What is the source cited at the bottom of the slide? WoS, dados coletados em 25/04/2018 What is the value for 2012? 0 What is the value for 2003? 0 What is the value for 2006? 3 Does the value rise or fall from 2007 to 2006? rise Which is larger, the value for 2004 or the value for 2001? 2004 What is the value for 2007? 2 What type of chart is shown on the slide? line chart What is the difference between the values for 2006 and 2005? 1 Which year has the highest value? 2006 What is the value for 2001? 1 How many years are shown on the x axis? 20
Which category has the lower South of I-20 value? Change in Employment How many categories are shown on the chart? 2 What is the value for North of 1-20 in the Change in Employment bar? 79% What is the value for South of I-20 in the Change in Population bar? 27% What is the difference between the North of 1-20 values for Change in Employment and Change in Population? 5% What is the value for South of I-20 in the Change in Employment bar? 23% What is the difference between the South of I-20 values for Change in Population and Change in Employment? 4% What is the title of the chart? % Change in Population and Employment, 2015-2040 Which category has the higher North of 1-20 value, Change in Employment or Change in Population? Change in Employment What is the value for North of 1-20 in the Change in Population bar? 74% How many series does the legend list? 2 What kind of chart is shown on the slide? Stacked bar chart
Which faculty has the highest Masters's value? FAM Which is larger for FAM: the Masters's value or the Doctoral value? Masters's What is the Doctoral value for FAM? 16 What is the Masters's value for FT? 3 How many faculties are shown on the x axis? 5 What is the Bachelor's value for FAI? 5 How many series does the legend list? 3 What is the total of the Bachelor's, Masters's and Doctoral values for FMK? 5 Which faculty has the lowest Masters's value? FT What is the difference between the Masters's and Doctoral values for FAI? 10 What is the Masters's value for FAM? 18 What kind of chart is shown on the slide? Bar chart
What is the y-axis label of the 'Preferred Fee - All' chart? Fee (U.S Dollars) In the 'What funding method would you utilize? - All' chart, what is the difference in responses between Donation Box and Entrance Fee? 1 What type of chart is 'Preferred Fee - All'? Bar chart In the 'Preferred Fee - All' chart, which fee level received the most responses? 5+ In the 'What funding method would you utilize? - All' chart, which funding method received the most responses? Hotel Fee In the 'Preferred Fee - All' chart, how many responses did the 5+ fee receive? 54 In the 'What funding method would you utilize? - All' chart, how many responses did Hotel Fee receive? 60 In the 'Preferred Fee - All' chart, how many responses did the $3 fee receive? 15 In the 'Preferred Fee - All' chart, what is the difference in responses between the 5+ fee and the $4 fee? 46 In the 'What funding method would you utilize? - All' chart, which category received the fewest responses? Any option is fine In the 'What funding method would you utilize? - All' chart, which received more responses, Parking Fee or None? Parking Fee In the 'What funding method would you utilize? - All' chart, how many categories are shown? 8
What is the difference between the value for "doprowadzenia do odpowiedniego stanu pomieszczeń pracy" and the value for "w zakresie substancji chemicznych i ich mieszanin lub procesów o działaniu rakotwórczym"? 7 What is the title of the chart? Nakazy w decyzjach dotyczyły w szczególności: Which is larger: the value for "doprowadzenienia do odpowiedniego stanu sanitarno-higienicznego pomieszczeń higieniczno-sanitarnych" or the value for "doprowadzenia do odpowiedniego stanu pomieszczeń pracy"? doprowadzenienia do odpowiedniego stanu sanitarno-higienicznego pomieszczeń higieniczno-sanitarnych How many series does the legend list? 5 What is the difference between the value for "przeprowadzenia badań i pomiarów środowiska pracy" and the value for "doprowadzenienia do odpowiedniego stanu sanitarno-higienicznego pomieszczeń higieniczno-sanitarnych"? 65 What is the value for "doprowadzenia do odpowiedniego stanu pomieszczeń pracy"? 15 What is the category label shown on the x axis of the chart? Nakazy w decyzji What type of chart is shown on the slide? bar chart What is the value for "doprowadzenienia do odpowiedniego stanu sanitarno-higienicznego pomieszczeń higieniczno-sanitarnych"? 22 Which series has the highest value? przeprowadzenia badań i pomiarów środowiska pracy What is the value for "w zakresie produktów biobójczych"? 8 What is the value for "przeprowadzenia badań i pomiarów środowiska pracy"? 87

::::

*WHAT IS EXPECTED*. Set out the records from the start through the line containing "Which category has the lower" as a Markdown table with the columns No. and Line, numbering each row and leaving out blank lines.

*RESULT OF THIS EXERCISE*.
| No. | Line |
|---|---|
| 1 | What is the source cited at the bottom of the slide? WoS, dados coletados em 25/04/2018 What is the value for 2012? 0 What is the value for 2003? 0 What is the value for 2006? 3 Does the value rise or fall from 2007 to 2006? rise Which is larger, the value for 2004 or the value for 2001? 2004 What is the value for 2007? 2 What type of chart is shown on the slide? line chart What is the difference between the values for 2006 and 2005? 1 Which year has the highest value? 2006 What is the value for 2001? 1 How many years are shown on the x axis? 20 |
| 2 | Which category has the lower South of I-20 value? Change in Employment How many categories are shown on the chart? 2 What is the value for North of 1-20 in the Change in Employment bar? 79% What is the value for South of I-20 in the Change in Population bar? 27% What is the difference between the North of 1-20 values for Change in Employment and Change in Population? 5% What is the value for South of I-20 in the Change in Employment bar? 23% What is the difference between the South of I-20 values for Change in Population and Change in Employment? 4% What is the title of the chart? % Change in Population and Employment, 2015-2040 Which category has the higher North of 1-20 value, Change in Employment or Change in Population? Change in Employment What is the value for North of 1-20 in the Change in Population bar? 74% How many series does the legend list? 2 What kind of chart is shown on the slide? Stacked bar chart |